Rokok elektrik juga berpotensi menimbulkan gangguan pada sistem jantung dan pembuluh darah. Secara langsung, materi partikel kecil pada rokok elektrik yang masuk ke aliran darah dapat mengganggu irama dan pompa jantung. Partikel kecil bisa menimbulkan penumpukan di jaringan paru. Kedua dampak ini bisa meningkatkan risiko pembekuan darah.
Mengutip The Washington Post pada Sabtu (24/8/2019), Dinas Kesehatan Illinois mengumumkan adanya satu orang yang meninggal diduga akibat gangguan paru karena penggunaan rokok elektrik. Tidak hanya itu, ada 193 kasus gangguan paru yang terkait dengan penggunaan rokok ini terjadi di 22 negara bagian Amerika Serikat. Sebagian besar korban berusia remaja dan dewasa muda. Untuk sementara, kasus ini masih dalam investigasi Pusat Pengendalian dan Pencegahan Penyakit AS (CDC).
”Kasus yang terjadi di Amerika tersebut seharusnya sudah menjadi peringatan bagi masyarakat Indonesia untuk tidak menggunakan rokok elektrik. Bahayanya sudah sangat serius,” ujarnya.
”Pemerintah pun harus segera mengeluarkan aturan terkait pembatasan, terlebih pelarangan peredaran produk rokok elektrik. Hal ini penting karena pengguna rokok elektrik semakin tinggi terutama pada usia muda,” lanjutnya.
Menurut Global Youth Tobacco Survey 2011, prevalensi perokok elektrik pada remaja di Indonesia 0,3 persen.
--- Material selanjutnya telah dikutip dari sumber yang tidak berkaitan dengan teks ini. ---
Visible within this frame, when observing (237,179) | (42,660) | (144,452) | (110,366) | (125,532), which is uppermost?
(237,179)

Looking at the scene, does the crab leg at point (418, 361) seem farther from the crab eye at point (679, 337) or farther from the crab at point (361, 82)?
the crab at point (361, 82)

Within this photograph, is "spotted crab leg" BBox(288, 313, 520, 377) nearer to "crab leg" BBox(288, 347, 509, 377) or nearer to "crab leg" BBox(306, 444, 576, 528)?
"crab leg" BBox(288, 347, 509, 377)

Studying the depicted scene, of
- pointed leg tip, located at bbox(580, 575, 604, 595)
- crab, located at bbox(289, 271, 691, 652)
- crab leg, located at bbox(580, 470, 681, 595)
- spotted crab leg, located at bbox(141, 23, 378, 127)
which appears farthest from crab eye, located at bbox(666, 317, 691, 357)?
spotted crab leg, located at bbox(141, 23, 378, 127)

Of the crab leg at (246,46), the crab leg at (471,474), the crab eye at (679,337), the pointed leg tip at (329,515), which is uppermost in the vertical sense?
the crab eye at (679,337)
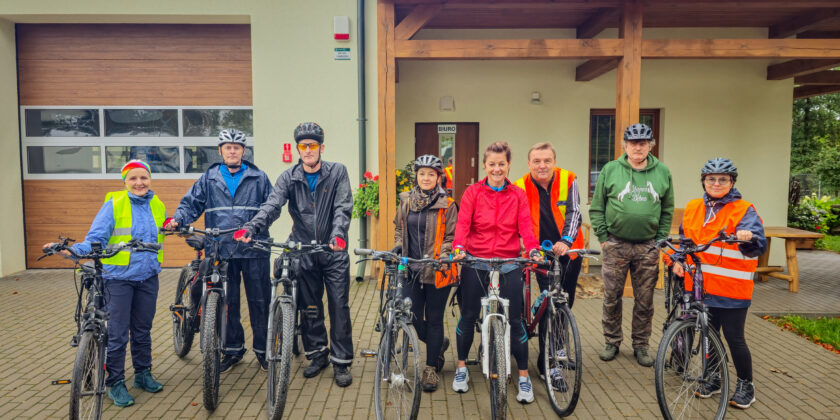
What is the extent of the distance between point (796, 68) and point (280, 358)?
29.1 feet

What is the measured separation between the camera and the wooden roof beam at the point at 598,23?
692 cm

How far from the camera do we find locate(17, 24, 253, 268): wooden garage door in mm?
7543

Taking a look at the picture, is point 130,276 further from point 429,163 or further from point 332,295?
point 429,163

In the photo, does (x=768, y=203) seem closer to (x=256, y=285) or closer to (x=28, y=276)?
(x=256, y=285)

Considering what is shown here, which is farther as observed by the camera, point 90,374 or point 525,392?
point 525,392

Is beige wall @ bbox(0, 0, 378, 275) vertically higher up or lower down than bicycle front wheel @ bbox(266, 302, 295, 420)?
higher up

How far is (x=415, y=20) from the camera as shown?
6.43 meters

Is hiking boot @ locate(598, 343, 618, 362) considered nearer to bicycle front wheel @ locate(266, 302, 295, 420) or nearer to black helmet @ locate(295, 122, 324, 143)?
bicycle front wheel @ locate(266, 302, 295, 420)

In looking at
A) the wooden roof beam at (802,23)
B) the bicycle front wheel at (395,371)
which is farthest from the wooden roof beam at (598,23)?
the bicycle front wheel at (395,371)

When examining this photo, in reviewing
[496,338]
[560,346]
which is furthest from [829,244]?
[496,338]

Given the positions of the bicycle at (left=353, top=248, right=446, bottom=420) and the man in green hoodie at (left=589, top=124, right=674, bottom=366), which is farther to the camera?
the man in green hoodie at (left=589, top=124, right=674, bottom=366)

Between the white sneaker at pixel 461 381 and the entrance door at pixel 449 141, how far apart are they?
17.4 feet

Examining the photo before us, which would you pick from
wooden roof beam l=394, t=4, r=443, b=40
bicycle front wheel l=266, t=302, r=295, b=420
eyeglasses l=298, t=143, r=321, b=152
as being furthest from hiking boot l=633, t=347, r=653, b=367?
wooden roof beam l=394, t=4, r=443, b=40

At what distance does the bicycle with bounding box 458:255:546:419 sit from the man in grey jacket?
1196 millimetres
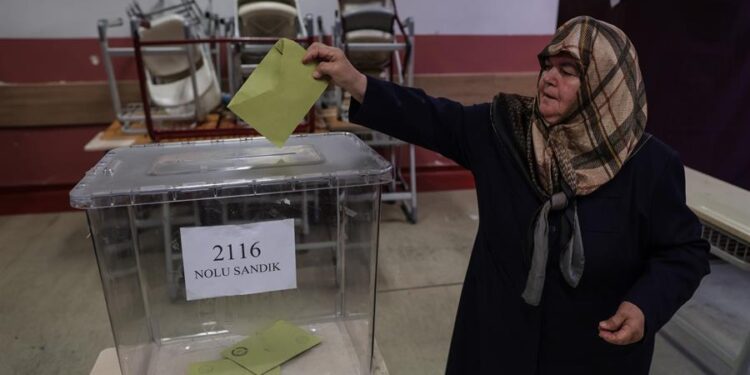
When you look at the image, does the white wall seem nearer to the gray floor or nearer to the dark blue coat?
the gray floor

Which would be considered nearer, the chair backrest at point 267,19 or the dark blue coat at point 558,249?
the dark blue coat at point 558,249

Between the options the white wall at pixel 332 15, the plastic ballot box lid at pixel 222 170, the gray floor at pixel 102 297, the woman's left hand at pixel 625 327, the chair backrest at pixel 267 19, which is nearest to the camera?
the plastic ballot box lid at pixel 222 170

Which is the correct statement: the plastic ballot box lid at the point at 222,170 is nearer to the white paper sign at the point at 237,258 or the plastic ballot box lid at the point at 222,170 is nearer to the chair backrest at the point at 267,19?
the white paper sign at the point at 237,258

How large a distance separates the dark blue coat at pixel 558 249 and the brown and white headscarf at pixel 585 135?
1.2 inches

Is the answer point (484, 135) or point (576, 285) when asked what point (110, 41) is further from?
point (576, 285)

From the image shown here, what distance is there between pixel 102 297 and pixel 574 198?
2.08 meters

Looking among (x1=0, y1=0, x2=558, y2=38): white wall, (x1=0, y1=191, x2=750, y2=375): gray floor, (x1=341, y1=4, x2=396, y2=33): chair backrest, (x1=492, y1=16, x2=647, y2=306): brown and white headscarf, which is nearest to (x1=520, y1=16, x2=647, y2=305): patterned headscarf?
(x1=492, y1=16, x2=647, y2=306): brown and white headscarf

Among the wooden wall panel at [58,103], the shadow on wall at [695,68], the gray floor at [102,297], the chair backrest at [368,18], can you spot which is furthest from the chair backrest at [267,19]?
the shadow on wall at [695,68]

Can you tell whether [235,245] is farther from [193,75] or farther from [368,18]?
[368,18]

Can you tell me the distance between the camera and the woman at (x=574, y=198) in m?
0.89

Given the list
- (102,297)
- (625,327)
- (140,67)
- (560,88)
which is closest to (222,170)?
(560,88)

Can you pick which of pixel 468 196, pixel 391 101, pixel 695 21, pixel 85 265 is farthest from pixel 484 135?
pixel 468 196

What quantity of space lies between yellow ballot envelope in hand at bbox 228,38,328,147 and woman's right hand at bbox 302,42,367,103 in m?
0.01

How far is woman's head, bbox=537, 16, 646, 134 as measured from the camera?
2.90 feet
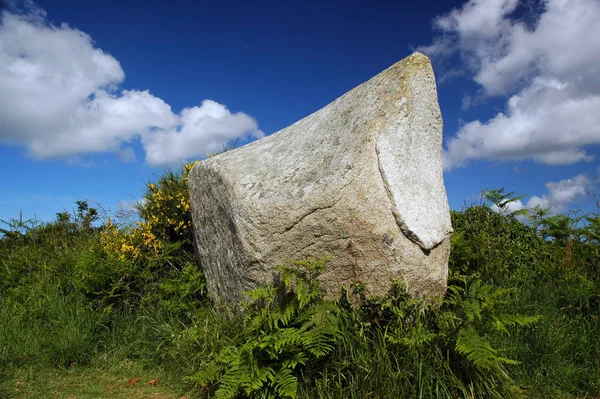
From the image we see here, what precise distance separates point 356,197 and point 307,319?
1370mm

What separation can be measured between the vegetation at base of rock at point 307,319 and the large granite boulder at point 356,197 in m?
0.25

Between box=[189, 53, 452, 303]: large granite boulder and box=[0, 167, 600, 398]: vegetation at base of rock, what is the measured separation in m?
0.25

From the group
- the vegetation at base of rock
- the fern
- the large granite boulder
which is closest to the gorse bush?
the vegetation at base of rock

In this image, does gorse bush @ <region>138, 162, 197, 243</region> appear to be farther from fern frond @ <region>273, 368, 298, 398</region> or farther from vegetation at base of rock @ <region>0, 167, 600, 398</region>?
fern frond @ <region>273, 368, 298, 398</region>

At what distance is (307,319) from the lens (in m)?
4.89

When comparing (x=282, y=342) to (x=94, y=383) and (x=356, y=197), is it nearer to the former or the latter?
(x=356, y=197)

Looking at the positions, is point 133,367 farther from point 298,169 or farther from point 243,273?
point 298,169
Studi Universitas Muhammadiyah Prof Dr Hamka (UHAMKA) pada remaja SMA di Jakarta tahun 2018 menemukan, dari 11,8 persen perokok elektrik yang diteliti, setengah dari jumlah itu juga menggunakan rokok konvensional.
Regulasi
Saat dikonfirmasi terpisah, Direktur Pengawasan Obat, Narkotika, Psikotropika, dan Prekusor Badan Pengawas Obat dan Makanan Rita Endang menuturkan, saat ini regulasi terkait pengendalian produk rokok elektronik belum ada di Indonesia. Pembahasan masih dilakukan melalui revisi Peraturan Pemerintah Nomor 109/2012 tentang Pengamanan Bahan yang Mengandung Zat Adiktif berupa Produk Tembakau bagi Kesehatan.
Terkait pembahasan itu juga disampaikan Direktur Jenderal Perlindungan Konsumen dan Tertib Niaga Kementerian Perdagangan Veri Anggrijono. ”Belum ada (regulasi rokok elektrik) karena peraturan masih dibahas,” ujarnya.
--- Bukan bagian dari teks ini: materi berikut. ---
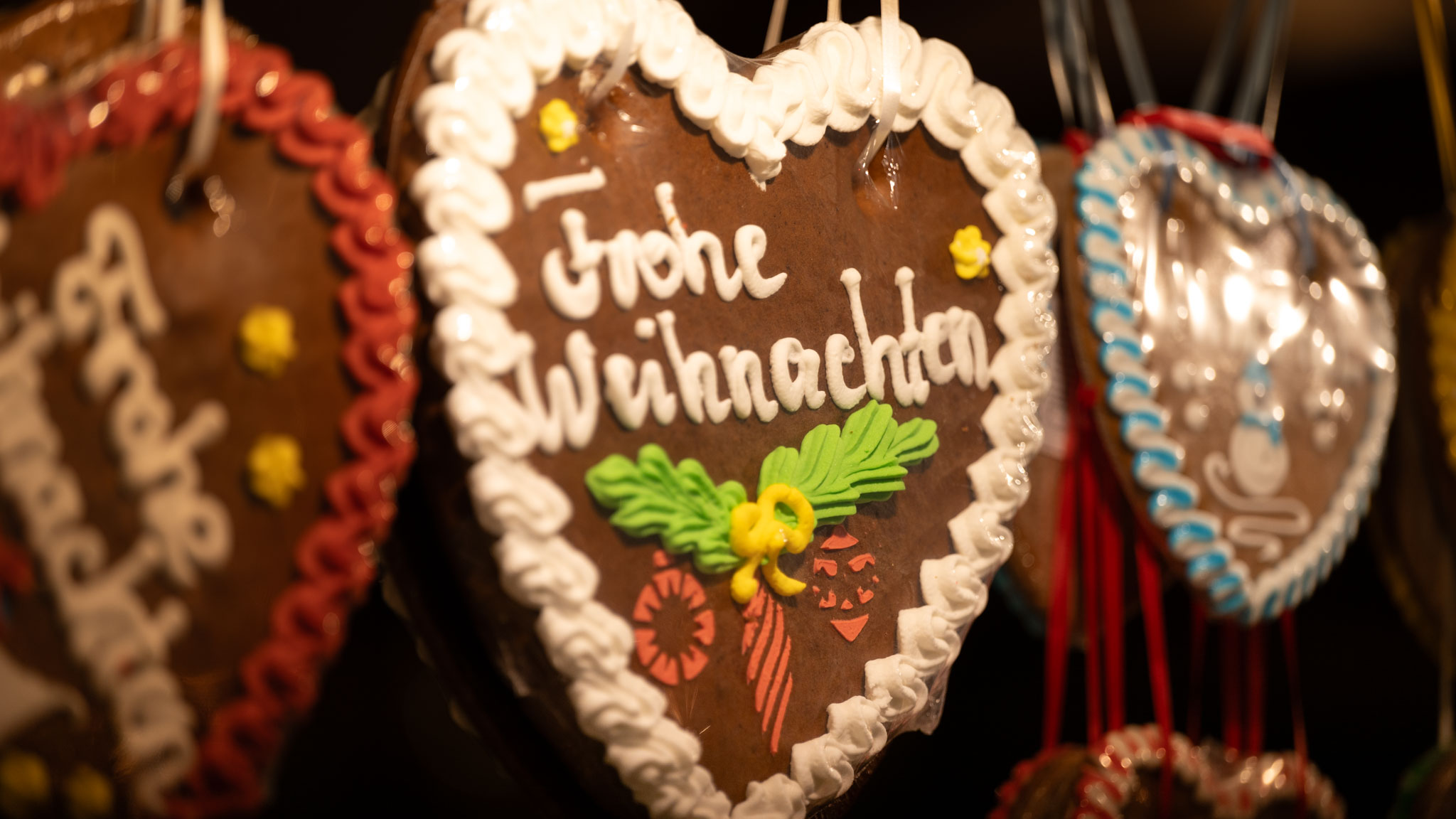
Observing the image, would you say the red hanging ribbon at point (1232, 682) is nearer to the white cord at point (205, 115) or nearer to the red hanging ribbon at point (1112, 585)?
the red hanging ribbon at point (1112, 585)

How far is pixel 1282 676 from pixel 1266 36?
0.97 meters

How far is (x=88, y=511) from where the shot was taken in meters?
0.51

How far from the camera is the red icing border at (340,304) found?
0.52 meters

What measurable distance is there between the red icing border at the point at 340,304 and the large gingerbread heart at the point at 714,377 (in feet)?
0.09

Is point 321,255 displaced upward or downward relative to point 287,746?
upward

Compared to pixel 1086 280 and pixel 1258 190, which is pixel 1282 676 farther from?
pixel 1086 280

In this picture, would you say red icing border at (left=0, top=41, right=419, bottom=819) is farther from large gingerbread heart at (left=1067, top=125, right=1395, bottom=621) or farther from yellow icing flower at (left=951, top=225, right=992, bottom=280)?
large gingerbread heart at (left=1067, top=125, right=1395, bottom=621)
Direktur Pencegahan dan Pengendalian Penyakit Tidak Menular Kementerian Kesehatan Cut Putri Arianie mengatakan, produk tembakau lainnya memang sudah diatur dalam Undang-Undang Nomor 36 Tahun 2009 tentang Kesehatan dan Peraturan Pemerintah Nomor 109/2012. Namun, kedua aturan tersebut belum secara khusus mengatur terkait rokok elektrik.
”Produk tembakau, apa pun itu, termasuk rokok elektrik, harusnya distop peredarannya,” kata Cut Putri.